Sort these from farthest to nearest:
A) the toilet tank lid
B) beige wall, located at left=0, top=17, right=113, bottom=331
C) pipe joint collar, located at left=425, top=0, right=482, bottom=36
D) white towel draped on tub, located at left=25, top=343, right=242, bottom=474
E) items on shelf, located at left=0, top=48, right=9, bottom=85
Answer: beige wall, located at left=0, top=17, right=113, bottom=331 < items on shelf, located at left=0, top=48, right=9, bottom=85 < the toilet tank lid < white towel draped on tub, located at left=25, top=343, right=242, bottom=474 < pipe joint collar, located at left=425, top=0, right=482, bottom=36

# What needs to be done:
Reproduce the listing above with "most distant" substituted for "farthest", leaving every other part of the lines unchanged.

# Result:
Sort these from most distant to nearest:
A) the toilet tank lid
B) beige wall, located at left=0, top=17, right=113, bottom=331
C) pipe joint collar, located at left=425, top=0, right=482, bottom=36
D) white towel draped on tub, located at left=25, top=343, right=242, bottom=474
E) items on shelf, located at left=0, top=48, right=9, bottom=85
Answer: beige wall, located at left=0, top=17, right=113, bottom=331 < items on shelf, located at left=0, top=48, right=9, bottom=85 < the toilet tank lid < white towel draped on tub, located at left=25, top=343, right=242, bottom=474 < pipe joint collar, located at left=425, top=0, right=482, bottom=36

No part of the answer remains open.